======== RECORDS
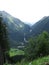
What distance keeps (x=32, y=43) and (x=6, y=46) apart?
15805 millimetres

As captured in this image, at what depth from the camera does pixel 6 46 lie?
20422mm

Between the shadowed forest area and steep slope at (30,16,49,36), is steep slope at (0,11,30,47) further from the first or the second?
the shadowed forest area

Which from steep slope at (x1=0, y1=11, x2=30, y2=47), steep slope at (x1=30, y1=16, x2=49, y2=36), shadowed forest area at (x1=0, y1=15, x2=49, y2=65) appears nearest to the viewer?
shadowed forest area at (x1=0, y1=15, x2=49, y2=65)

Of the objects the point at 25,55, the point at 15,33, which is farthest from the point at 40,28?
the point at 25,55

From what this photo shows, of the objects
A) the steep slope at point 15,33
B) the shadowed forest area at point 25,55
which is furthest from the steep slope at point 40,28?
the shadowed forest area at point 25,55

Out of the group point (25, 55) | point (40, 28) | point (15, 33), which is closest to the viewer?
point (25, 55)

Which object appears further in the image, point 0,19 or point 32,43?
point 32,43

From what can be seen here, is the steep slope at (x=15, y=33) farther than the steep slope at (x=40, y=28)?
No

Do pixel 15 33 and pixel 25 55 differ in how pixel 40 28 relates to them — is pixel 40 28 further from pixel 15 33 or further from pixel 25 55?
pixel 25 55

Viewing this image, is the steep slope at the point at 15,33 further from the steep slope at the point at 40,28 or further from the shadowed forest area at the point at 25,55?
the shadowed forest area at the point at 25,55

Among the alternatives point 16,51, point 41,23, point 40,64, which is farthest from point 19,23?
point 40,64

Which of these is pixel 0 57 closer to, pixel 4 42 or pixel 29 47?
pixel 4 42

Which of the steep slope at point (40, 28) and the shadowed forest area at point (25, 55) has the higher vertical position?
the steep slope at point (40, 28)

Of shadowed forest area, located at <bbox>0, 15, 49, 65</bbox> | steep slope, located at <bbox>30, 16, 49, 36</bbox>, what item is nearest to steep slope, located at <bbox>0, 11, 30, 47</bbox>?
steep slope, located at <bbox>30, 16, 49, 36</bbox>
================
Please collect every line of the rows above that contains the word "this". Case counts, so match capital and lowercase letters precisely.

As captured in this image, at what depth from the camera does pixel 6 46 lie?
From what this photo shows, of the objects
Viewing this image, is the steep slope at the point at 15,33 further from the steep slope at the point at 40,28 or further from the shadowed forest area at the point at 25,55?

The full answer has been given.